The two-level fusion CNN model outperformed alternative models in classifying metro drivers' distractions, with 54.1% of fNIRS features showing significant differences across distraction levels.
Does a two-level fusion CNN model using ECG and fNIRS features improve the identification of cognitive distractions in metro drivers compared to alternative fusion or non-fusion models?
A two-level fusion CNN model combining ECG and fNIRS features provides superior performance in identifying cognitive distractions in metro drivers compared to simpler models.

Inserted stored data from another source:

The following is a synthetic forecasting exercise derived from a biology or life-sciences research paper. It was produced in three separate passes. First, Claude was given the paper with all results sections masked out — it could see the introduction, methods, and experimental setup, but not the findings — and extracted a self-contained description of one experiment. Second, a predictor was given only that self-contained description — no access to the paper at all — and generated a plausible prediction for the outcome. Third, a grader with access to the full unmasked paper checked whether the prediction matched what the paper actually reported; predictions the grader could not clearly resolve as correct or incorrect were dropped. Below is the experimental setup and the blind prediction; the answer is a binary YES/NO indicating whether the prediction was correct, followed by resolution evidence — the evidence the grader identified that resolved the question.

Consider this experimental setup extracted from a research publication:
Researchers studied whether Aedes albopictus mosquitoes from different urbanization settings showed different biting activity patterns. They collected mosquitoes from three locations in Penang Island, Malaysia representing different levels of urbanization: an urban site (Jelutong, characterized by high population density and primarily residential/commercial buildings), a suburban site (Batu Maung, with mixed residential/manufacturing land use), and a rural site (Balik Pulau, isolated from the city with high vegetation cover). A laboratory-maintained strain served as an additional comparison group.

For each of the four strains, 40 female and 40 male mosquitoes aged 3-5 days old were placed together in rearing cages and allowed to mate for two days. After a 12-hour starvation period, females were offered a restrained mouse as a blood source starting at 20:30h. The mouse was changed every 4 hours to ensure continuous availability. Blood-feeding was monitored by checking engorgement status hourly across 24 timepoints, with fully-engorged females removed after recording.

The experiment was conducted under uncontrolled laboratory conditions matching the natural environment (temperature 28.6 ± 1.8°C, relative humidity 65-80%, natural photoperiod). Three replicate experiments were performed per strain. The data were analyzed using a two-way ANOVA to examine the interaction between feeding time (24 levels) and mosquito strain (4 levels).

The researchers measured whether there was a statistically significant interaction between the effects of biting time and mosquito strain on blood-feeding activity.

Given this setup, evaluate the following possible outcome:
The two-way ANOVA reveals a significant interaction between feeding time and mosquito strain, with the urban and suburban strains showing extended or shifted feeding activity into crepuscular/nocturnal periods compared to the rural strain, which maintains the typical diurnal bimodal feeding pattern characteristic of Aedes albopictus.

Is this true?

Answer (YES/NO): NO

Absolute Event Rate: 0% vs 0%
This study develops a Convolutional Neural Network (CNN) -based two-level fusion model to identify cognitive distractions of metro drivers using their Electrocardiography (ECG) features and three types of functional near-infra-red spectroscopy (fNIRS) features (ΔOxyHb, ΔDeoxyHb, and ΔTotalHb). The model incorporates feature-level and decision-level fusions. Feature-level fusion combines ECG and fNIRS features to create a unified feature set, while decision-level fusion applies independent classifiers for ECG, fNIRS, and combined data to make final identification. For comparison, several alternative models are developed. Results indicate that the proposed two-level fusion model outperforms the non-fusion, feature-level fusion, and decision-level fusion models. Among the alternative models, those incorporating feature-level fusion outperform decision-level or non-fusion models. The feature-level fusion model that combines three types of fNIRS features demonstrates superior performance. Furthermore, all ECG features and 54.1% of fNIRS features show significant differences across the distraction levels. Drivers' prefrontal cortex is more active during cognitive distractions.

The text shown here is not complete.